If not for Ohtani, Vladito would be running away with the AL MVP award. The third-year Blue Jay is leading the majors in two of three Triple Crown categories and trails only Ohtani in home runs, and after a relatively lackluster start to his MLB career, he has emerged fully into stardom this season.
Instead of the AL MVP, perhaps, Guerrero has to settle for the All-Star MVP trophy. In his first at-bat, Guerrero nearly beheaded Max Scherzer with a 111 mph line drive. (After being thrown out at first, Guerrero hugged Scherzer on his way back to the dugout to show his remorse.) And in his second, 15 years after his father homered off Brad Penny in the All-Star Game, Junior matched Senior with a 110 mph, 468-foot blast of his own. Johnny Bench is the only player in All-Star Game history to homer at a younger age.
“He should have admired it a little bit more,” joked Tatis, who was on the mic with the Fox booth at the time. It’s OK, Vlad—there were plenty of fans to admire it for you.
Loser: Arizona Diamondbacks
During pregame introductions, the contingent of Rockies fans at Coors Field loudly booed NL manager Dave Roberts and all the Dodgers players, and produced a smattering of jeers for Giants and Padres players as well. But Eduardo Escobar, representative for the Diamondbacks, Colorado’s last division rival, received no such attention.
Poor Arizona: The last-place Diamondbacks, with 10 more losses than any other National League team, aren’t even notable enough to boo.
Winner: Freddy Peralta
Peralta isn’t the Brewers’ no. 1 starter. Nor is he the Brewers’ no. 2 starter. Yet in the seventh inning Tuesday, Peralta—one of four Milwaukee pitching representatives on the NL roster, along with Corbin Burnes, Brandon Woodruff, and closer Josh Hader—struck out the side. Peralta wasn’t quite Carl Hubbell mowing down five Hall of Famers in a row in 1934, but still: He set Adolis García, J.D. Martinez, and Matt Olson down, all in a row, all swinging, on just 12 total pitches.
The Brewers are hitting just .220/.312/.380 as a team, yet they still lead the NL Central by four games. Their pitchers are the reason, and against the best that the American League has to offer, Peralta demonstrated just how fearsome the team’s top trio of starters can be.
Winner: AL East Hitters
Seven American League teams enter the second half of the season with a positive run differential. Four play in the AL East. With few exceptions, that division has been the deepest in the league ever since the East-Central-West partition in 1994, and its best hitters came to play on Tuesday.

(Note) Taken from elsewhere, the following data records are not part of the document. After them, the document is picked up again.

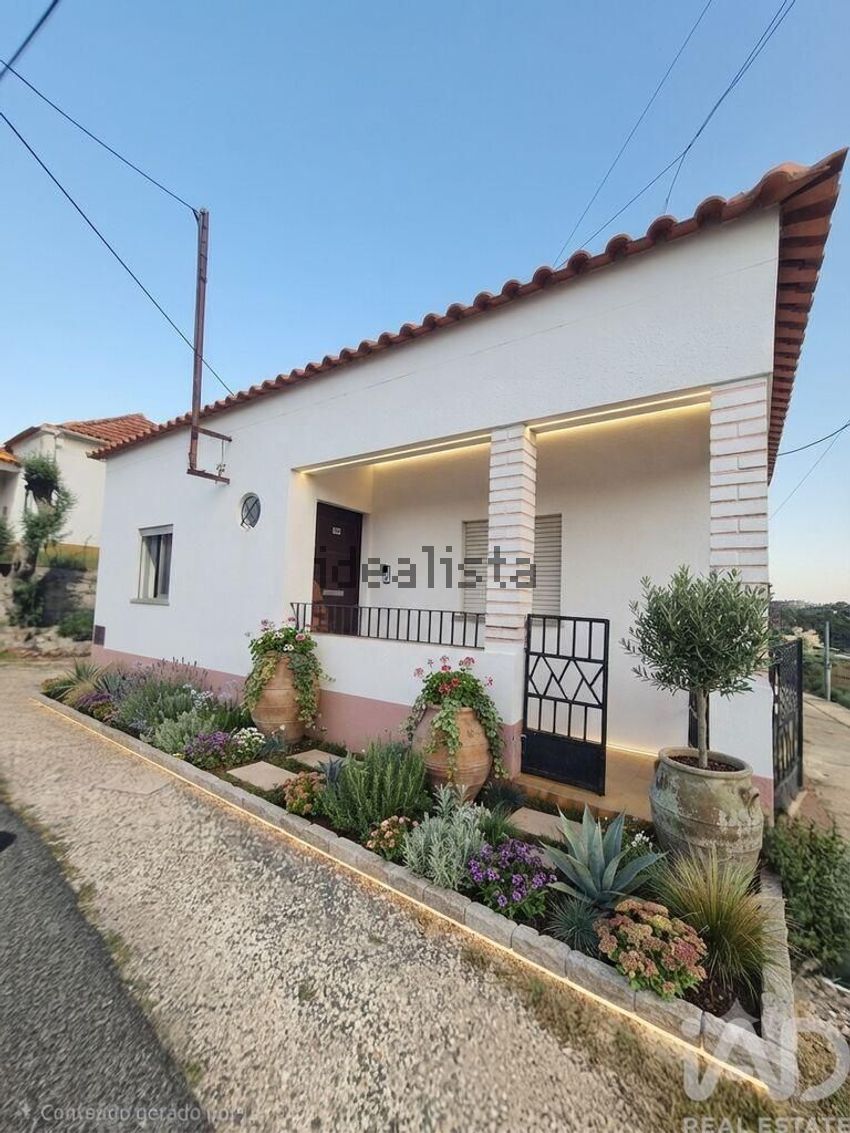 Moradia T2 em Leiria, Pousos, Barreira e Cortes, €249.000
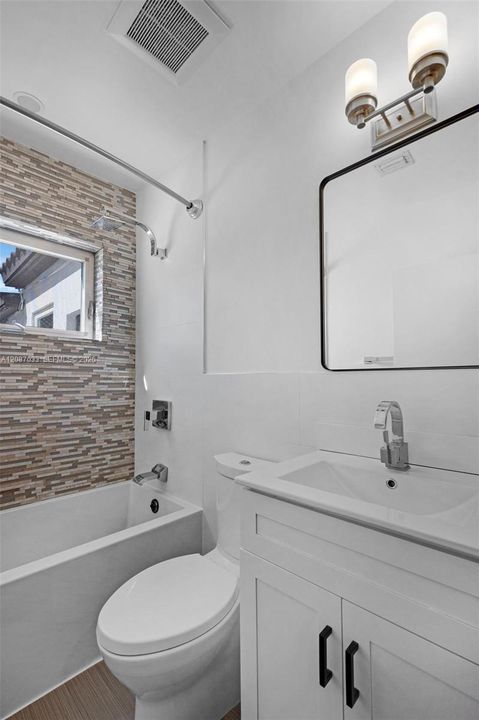 For Rent: $4,800 (3 beds, 2 baths, 1555 Square Feet)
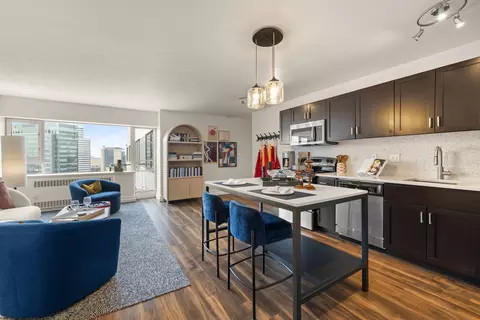 1717 SW Park Ave #1011, Portland, OR 97201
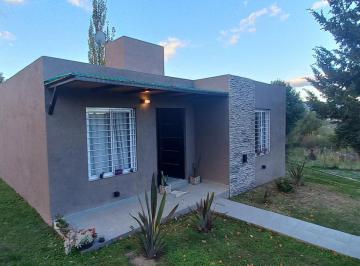 Casa · 90m² · 3 Ambientes · 1 Cochera · Casa a La Venta en Villa Parque Siquiman a Estrenar! Impecable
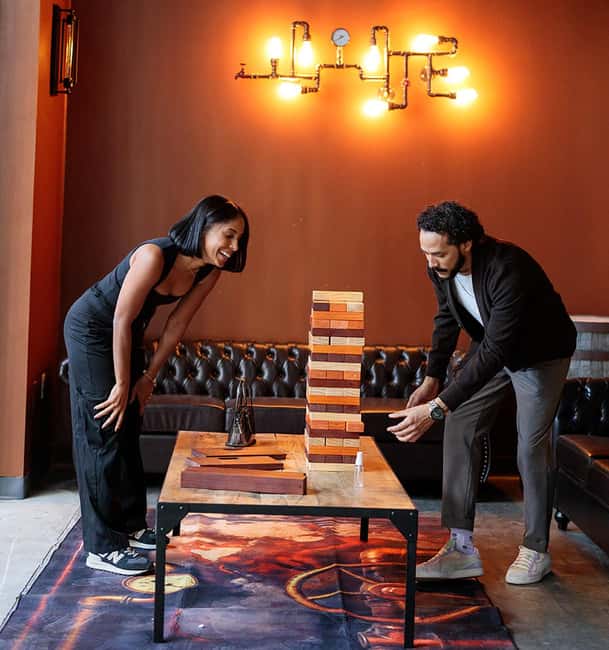 Orlando: The Brass Axe - Axe Throwing & Digital Darts - Orlando: The Brass Axe - The Best Choice for Quick Fun and Digital Games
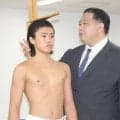親方衆もどよめく　体重５７キロの軽量力士が誕生へ　新弟子検査受検の新道帝憲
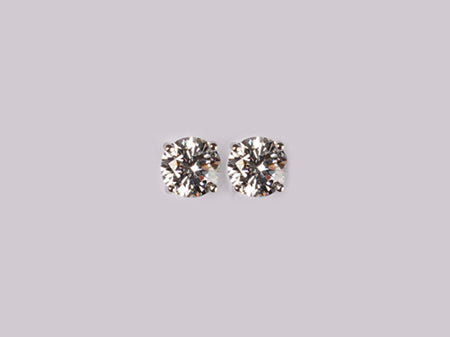 A White Cubic Zirconia Earring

The seven hardest-hit balls in the game all came from AL East players, and the division’s hitters accounted for all of the league’s runs, with each team contributing. Toronto’s Guerrero and Tampa Bay’s Mike Zunino hit solo homers, New York’s Aaron Judge scored after a walk, Toronto’s Teoscar Hernández scored after a double, and Baltimore’s Cedric Mullins II scored after reaching on an error. (The play was initially ruled an infield single before being changed, in a harsh decision from the official scorer.) Meanwhile, Boston’s Xander Bogaerts and Toronto’s Marcus Semien drove in a run apiece despite not scoring themselves.
Loser: The National League
OK, sure, the results don’t matter, but the NL’s ongoing inferiority in this game—even without stakes, even in an exhibition format, even in a small sample—astonishes. In terms of star power, the National League has the preponderance of the majors’ most exciting young talents, as well as a majority of the best starting pitchers this season. Yet the NL lost again, as it has in every All-Star Game since 2012; the NL’s last victory came so long ago that the Astros were still an NL team at the time.
Going back further, the senior circuit has won just three times since 1996. It’s not as if the games aren’t close: Each of the past eight losses has come by three runs or fewer. But the NL can’t ever seem to break through against the AL’s pitchers. In the most important at-bats in Tuesday’s game, Kris Bryant struck out with two men in scoring position to end the sixth inning, then lined out on a 3-0 pitch with the bases loaded to end the eighth.
The NL All-Star squad is now approaching historically futile territory. The NL won a record 11 consecutive games from 1972 to 1982, while the AL won 12 games with an interrupting tie from 1997 to 2009. At least an NL team wins the World Series about half the time.